Written task:
Copy out the lines below word for word, starting at the line that contains "As made clear in this image, of" and ending with the last line, both included.

Rows from a spatial reasoning dataset
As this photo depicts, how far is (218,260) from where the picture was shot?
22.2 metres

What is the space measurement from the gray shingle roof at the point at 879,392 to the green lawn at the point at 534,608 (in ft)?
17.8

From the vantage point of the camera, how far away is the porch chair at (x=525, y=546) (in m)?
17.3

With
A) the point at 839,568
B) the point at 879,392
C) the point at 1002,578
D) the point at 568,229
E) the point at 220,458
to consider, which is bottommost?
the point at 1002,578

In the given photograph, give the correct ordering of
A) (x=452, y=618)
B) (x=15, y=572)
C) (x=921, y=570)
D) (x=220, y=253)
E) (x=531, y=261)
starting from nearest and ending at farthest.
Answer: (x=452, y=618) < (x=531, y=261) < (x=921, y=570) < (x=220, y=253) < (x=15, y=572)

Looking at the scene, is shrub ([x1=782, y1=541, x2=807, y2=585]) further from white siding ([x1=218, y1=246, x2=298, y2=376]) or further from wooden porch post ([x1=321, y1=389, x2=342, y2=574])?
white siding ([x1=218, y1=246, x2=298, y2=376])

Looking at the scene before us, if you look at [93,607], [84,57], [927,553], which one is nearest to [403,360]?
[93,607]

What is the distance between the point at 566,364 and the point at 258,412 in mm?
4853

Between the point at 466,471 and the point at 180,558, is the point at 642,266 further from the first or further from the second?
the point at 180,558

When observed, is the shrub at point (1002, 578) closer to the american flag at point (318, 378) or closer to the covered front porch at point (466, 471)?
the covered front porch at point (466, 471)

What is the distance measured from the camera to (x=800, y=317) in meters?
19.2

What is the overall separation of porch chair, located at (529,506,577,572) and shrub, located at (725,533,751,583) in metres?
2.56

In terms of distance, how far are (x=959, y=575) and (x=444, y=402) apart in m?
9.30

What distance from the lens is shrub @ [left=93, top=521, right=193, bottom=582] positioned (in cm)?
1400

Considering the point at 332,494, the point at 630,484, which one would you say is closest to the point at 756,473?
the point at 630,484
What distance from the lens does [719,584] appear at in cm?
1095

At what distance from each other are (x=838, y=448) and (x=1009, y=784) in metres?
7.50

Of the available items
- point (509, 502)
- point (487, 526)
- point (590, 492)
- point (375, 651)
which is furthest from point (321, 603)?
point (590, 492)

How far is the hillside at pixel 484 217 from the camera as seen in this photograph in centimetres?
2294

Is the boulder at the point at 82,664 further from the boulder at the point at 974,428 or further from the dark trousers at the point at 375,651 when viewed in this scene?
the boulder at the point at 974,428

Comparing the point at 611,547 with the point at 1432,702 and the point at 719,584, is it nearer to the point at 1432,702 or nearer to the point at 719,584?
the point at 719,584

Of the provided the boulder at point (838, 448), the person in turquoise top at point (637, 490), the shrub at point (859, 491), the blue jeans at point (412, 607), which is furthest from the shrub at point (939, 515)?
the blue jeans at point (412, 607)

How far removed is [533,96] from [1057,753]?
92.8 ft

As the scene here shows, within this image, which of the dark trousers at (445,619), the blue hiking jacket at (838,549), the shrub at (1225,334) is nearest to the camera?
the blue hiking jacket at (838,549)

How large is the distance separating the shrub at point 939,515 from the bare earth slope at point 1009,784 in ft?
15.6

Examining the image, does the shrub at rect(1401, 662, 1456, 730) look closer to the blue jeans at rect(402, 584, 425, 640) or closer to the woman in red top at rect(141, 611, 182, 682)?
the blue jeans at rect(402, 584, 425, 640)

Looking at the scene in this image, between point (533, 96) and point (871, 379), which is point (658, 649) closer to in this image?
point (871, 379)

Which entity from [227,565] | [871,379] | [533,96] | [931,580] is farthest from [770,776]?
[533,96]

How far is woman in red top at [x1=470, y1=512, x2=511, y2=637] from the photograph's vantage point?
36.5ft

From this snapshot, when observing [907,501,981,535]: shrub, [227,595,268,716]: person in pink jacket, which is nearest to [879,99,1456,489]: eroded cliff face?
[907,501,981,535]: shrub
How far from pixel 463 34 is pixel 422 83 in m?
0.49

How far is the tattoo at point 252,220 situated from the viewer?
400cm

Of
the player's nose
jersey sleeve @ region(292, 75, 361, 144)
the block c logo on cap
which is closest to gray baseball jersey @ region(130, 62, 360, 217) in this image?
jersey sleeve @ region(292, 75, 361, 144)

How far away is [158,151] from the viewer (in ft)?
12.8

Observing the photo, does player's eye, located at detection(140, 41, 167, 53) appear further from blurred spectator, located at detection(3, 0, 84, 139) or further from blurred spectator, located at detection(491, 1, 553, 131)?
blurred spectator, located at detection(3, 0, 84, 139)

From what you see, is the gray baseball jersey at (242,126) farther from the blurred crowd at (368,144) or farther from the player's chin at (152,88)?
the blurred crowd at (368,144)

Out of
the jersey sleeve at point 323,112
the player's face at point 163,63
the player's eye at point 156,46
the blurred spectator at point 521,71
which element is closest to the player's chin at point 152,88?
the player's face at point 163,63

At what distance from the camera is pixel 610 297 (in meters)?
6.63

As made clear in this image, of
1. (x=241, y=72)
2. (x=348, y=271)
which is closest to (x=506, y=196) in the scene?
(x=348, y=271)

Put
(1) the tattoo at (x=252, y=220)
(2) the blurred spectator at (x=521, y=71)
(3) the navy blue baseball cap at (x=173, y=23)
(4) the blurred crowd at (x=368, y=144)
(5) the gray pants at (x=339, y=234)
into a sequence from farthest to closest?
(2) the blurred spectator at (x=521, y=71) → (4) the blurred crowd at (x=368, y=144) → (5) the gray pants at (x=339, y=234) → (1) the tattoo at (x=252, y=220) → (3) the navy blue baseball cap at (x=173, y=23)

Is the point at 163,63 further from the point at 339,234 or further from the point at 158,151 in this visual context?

Exercise output:
As made clear in this image, of
1. (x=241, y=72)
2. (x=348, y=271)
which is closest to (x=506, y=196) in the scene?
(x=348, y=271)

Put
(1) the tattoo at (x=252, y=220)
(2) the blurred spectator at (x=521, y=71)
(3) the navy blue baseball cap at (x=173, y=23)
(4) the blurred crowd at (x=368, y=144)
(5) the gray pants at (x=339, y=234)
into a sequence from farthest to closest?
(2) the blurred spectator at (x=521, y=71) → (4) the blurred crowd at (x=368, y=144) → (5) the gray pants at (x=339, y=234) → (1) the tattoo at (x=252, y=220) → (3) the navy blue baseball cap at (x=173, y=23)

Is the point at 163,63 further from the point at 339,234 or further from the point at 158,151 in this visual context?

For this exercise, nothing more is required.